Kaushik Basu, a former economist at world bank said, “collateral damage is likely to outstrip its benefits”. Prabhat Patnaik and Arun Kumar had similar views and so some other. While economist like Arvind pangariya thinks this move will help reduce inflation and bring black money back to some extent. Ex-RBI governor like Raghuram Rajan was wary about the move stopping black money menace. Internationally reputed economists like Nobel Prize winner Amartya Sen, US ex-secretary of Treasury Larry Summers, Jean Dreze, Paul Krugman also criticized the demonetisation move. All the while Supreme Court pulled the government for the situation at banks and difficulties of citizens.
Out of 14.5 Lac Cr of invalidated currency, 8.5 lac Cr is already deposited by 26th November. By an estimate about 5 Lac Cr was already with Banks, Treasuries, ATM machines, Govt and public sector enterprises. So, a very small amount of currency will be destroyed. The recovery done through demonetization will mostly be in the form of tax plus penalty collection. Given the cost of demonetization and losses in GDP, if the government doesn’t generate more than 2 lac Cr, demonetization is futile.
So how do we evaluate the success of the demonetization move? As a result of a recovery of black money, there should be unusual rise in income tax collection in this fiscal as well as next fiscal. Also, the black money that goes undeclared, If RBI reprints then the debt and budget deficit should go down significantly. If it doesn’t, inflation should reduce dramatically and rupee should become much stronger against the dollar. The indirect effect should be lower taxes and increase in budge spending for various schemes.

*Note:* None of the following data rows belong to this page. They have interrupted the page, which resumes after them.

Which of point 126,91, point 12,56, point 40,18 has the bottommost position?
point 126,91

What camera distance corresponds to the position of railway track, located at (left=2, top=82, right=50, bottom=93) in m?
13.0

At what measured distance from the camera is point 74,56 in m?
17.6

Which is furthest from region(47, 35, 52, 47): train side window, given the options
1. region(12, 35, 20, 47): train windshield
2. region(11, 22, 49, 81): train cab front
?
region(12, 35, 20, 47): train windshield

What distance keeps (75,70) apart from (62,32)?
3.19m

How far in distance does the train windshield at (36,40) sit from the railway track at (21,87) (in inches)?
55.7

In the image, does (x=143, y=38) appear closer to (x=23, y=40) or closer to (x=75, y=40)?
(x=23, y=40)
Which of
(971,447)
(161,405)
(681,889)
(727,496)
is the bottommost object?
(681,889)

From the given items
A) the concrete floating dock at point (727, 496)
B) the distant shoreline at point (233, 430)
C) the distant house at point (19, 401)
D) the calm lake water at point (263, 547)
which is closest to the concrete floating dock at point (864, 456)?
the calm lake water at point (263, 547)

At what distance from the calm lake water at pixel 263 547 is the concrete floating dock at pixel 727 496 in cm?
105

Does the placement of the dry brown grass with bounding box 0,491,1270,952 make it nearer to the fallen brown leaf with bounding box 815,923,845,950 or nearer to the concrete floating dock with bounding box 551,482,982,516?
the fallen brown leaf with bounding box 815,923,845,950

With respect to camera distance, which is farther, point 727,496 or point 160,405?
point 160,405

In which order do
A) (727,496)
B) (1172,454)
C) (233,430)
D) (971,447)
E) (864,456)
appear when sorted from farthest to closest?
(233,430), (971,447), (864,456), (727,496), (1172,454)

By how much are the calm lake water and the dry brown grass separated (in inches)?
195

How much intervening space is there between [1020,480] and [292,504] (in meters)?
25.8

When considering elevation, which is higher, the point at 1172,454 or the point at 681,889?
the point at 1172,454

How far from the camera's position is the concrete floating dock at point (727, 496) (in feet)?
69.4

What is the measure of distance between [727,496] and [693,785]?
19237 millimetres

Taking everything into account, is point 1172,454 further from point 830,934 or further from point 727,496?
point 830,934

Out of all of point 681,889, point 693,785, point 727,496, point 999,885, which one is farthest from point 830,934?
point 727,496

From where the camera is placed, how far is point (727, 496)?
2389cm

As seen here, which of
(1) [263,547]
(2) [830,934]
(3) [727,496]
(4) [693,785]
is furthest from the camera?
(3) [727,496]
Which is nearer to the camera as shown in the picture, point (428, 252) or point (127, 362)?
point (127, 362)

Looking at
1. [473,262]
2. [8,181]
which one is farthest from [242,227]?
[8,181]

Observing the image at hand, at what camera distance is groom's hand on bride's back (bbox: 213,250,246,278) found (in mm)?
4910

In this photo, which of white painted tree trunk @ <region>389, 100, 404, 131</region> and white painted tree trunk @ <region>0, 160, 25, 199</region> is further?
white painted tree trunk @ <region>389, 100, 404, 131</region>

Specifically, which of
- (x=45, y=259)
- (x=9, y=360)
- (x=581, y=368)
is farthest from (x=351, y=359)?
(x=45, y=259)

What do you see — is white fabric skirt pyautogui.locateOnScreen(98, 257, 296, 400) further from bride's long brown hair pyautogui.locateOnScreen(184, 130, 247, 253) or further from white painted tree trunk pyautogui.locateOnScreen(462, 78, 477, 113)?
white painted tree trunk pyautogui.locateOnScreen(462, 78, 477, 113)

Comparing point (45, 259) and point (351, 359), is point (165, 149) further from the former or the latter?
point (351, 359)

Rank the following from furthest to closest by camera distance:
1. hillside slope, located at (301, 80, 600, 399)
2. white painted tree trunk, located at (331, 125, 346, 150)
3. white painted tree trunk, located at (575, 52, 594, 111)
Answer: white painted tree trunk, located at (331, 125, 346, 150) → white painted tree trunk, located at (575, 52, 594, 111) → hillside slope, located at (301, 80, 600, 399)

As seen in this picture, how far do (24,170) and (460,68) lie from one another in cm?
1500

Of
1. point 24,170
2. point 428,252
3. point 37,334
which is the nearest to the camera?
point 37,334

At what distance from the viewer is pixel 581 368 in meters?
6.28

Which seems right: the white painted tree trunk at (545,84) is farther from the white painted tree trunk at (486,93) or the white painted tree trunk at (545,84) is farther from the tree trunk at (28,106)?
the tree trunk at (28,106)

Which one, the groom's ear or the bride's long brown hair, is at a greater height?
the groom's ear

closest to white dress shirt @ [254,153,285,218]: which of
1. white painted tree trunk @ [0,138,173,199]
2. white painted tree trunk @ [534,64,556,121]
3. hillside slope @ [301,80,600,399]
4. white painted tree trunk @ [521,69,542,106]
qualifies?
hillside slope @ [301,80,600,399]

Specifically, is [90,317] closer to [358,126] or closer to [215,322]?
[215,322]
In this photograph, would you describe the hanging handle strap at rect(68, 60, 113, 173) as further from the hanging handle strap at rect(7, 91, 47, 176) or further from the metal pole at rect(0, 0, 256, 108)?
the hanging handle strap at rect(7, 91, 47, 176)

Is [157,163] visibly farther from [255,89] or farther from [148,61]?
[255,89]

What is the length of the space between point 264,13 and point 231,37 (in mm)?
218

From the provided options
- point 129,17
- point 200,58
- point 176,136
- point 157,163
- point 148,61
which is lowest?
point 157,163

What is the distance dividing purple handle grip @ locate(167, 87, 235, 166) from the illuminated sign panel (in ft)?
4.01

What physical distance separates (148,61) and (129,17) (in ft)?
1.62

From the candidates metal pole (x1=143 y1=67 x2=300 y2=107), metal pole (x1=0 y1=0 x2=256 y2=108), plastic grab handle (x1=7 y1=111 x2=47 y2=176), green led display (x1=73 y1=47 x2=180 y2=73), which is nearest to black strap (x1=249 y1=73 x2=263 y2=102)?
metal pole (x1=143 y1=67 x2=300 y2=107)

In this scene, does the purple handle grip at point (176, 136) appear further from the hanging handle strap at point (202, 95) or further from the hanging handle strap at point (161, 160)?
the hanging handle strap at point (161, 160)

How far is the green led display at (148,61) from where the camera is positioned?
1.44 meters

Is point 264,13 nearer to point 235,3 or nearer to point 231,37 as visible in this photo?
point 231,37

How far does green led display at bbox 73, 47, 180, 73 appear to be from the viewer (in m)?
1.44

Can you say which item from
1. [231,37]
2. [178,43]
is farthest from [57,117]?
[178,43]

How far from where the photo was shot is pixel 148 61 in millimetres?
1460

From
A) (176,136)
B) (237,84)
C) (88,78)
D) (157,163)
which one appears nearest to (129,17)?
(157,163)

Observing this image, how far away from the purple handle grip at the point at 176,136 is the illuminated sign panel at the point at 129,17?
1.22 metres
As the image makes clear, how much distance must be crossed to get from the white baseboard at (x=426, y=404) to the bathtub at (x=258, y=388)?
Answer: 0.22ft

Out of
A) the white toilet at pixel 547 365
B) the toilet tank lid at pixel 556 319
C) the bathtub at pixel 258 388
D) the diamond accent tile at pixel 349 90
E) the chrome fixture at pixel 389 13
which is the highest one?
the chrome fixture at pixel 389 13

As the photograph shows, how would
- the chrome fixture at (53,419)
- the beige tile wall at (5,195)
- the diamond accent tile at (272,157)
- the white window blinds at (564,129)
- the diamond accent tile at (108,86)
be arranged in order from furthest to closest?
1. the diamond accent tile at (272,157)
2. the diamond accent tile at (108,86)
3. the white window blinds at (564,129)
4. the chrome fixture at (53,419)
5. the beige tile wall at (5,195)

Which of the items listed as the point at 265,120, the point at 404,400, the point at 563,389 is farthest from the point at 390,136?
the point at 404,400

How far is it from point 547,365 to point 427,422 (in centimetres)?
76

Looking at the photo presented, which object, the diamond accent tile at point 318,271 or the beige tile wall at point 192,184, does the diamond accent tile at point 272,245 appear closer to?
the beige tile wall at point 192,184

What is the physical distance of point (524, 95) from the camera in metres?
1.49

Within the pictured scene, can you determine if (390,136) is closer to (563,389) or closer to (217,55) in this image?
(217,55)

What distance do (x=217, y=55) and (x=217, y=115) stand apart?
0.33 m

The move will bring back very little black money and it will certainly not stop the black money economy and flow itself. Unless the recovery goes beyond 2 Lac Cr, this whole exercise will remain futile considering the losses due to a direct cost of demonetization and losses in GDP. The cost is out-weighing the recovery or income to the government.
The government and RBI need to come up with right measures for black money cycles or flow to stop, this step will do nothing. It may trigger mindset change but such change is mostly evolving in nature and could’ve been done better with gradual introductions of correct measures and improvements like traceability and better tax administration, expanded and tech-enabled bank network etc.
The move will certainly fuel the banks with capital but it is yet to be seen how sternly the government acts on the bad loans and defaulters.